Home :: Elbow Dislocation

Elbow Dislocation

An injury to the elbow joint so that adjoining bones are displaced from their normal position and no longer touch each other. An elbow dislocation is usually a surgical emergency because damage to nerves and blood vessels is common and severe.

BODY PARTS INVOLVED

  • Elbow joint.
  • Adjoining arm bones (ulna, radius and humerus).
  • Collateral ligament of the elbow.
  • Soft tissue surrounding the dislocation, including nerves, tendons, muscles and blood vessels.

Causes

  • Direct blow to the elbow.
  • Fall onto an outstretched hand.
  • End result of a severe elbow sprain.
  • Congenital elbow abnormality, such as shallow or malformed joint surfaces.
  • Powerful muscle contractions.

Signs & Symptoms

  • Excruciating pain at the time of injury.
  • Loss of elbow function.
  • Severe pain when attempting to move the elbow.
  • Visible deformity if the dislocated bones have locked in the dislocated position.

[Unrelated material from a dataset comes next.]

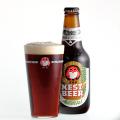 常陸野ネストビール<アンバーエール>330ml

Bones may spontaneously reposition themselves and leave no deformity, but damage is the same.
  • Tenderness over the dislocation.
  • Swelling and bruising around the elbow.
  • Numbness or paralysis in the arm below the dislocation caused by pressure on blood vessels or nerves.
  • Decreased or absent pulse at the wrist because of blood-vessel damage.

Treatment

Follow your doctor's instructions. These instructions are supplemental.

First Aid

  • Keep the person warm with blankets to decrease the possibility of shock.
  • Cut away clothing if possible, but don't move the injured area to do so.
  • Immobilize the elbow, shoulder and wrist with padded splints in the position they are in. Don't try to manipulate the elbow.
  • Follow the R.I.C.E. plan (rest, ice, compression and elevation) whenever you have swelling, warmth or pain in your elbow.

Continuing Care

  • Splints will be necessary to immobilize the elbow , and sling will be necessary to immobilize the entire arm. The posterior (hind) splint is usually removed 2 weeks after injury, and the anterior(front) splint is removed 1 week later .A sling is used for another week.
  • Use ice soaks 3 or 4 times a day. Fill a bucket with water, and soak the injured area for 20 minutes at a time.
  • Use heat applications if heat feels better.Use heat lamps,hot showers or heating pads.
  • Take whirlpool treatments,if available

Home Diet

  • Drink only water before manipulation or surgery to correct the dislocation. Solid food in your stomach makes vomiting under general anesthesia more hazardous.
  • Eat a well-balanced diet that includes extra protein, such as meat, fish, poultry, cheese, milk and eggs. Increase fiber and fluid intake to prevent constipation due to decreased activity.
Prevention
  • Build your overall strength and muscle tone with a long-term conditioning program appropriate for your sport.
  • Wear elbow pads for contact sports.